The Communication Workers Union (CWU) on Sunday said their demonstration at the embattled South African Broadcasting Corporation (SABC) was a success.
This after the union received a letter of invitation from the SABC requesting to meet with them to discuss alternatives to retrenchments.
The meeting will take place on Monday, and the CWU confirmed they would attend.
“We will be giving feedback at the picketing lines on Monday after the meeting.”
As part of the CWU’s industrial action, no interviews will be conducted with the union on SABC radio or TV.
“We know very well that it is not over and may be far before it’s over, however we are happy that our action can be coined as a successful protest.”
The union has encouraged CWU members and SABC employees to continue to embark on industrial action “until our demands are met.”
“Those who are working are actually making it easier for management to continue with their plants to retrench.

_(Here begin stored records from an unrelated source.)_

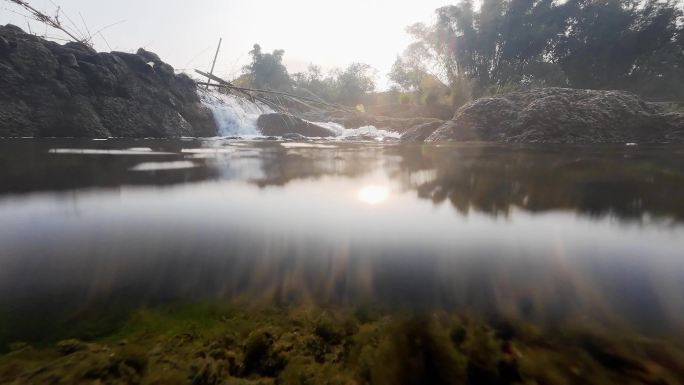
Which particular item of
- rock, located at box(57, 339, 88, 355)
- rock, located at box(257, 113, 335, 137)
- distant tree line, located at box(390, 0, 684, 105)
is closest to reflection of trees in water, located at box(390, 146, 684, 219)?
rock, located at box(57, 339, 88, 355)

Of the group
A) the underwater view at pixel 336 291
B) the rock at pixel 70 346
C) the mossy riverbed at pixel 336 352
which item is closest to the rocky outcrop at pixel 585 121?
the underwater view at pixel 336 291

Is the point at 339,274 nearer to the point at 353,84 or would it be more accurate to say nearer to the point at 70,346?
the point at 70,346

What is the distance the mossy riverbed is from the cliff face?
7606 millimetres

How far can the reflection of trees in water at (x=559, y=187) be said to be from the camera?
1.59m

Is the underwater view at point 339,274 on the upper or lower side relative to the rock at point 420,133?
lower

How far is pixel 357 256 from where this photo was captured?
100 centimetres

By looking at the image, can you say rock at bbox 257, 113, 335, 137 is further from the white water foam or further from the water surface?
the water surface

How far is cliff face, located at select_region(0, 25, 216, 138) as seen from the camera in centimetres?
615

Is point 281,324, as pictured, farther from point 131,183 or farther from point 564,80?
point 564,80

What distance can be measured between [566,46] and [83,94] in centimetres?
2202

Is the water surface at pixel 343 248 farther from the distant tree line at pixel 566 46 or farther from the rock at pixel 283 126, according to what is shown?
the distant tree line at pixel 566 46

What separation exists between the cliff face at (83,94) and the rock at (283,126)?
1824 mm

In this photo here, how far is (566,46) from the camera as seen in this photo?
58.4ft

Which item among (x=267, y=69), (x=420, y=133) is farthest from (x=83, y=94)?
(x=267, y=69)
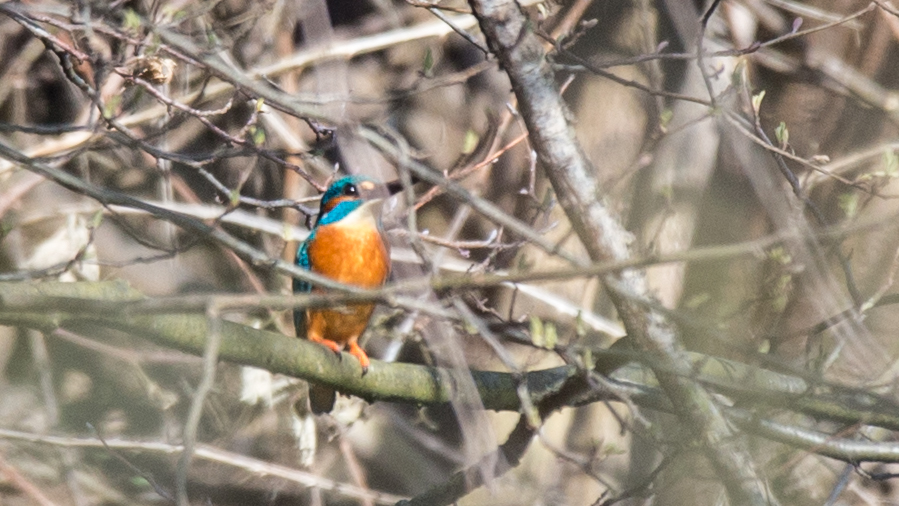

“We further salute our members and workers who are on strike and encourage them to continue with the strike.”
Employees were issued Section 189 notices earlier this week, which intends to restructure the company as a cost cutting measure.
Government has implored the broadcaster to seek alternative options and to prioritise preserving jobs.
Not all board members at the SABC are comfortable with the inevitable retrenchments going ahead, with SABC board deputy chairperson Mamodupi Mohlala-Mulaudzi telling The Citizen this week that five members stood in solidarity with staff members.
She slammed the process as having come at the worst time, and said it had a “serious impact on staff morale.”
Although government is a shareholder of the SABC, the board is able to make an independent decision, which people fear may mean retrenching hundreds of staff members.
On Friday, the SABC made the decision to suspend the Section 189 notices for seven days, while it engages with its stakeholders.
Its 2019-2020 annual report revealed a net loss of R511 million, a 12% decline of total revenue, a R791 million TV licence revenue reduction, and R202 million in irregular expenditure. Fruitless and wasteful expenditure declined by 87% to R27 million.
Staff salaries account for 43% of the company’s total expenditure.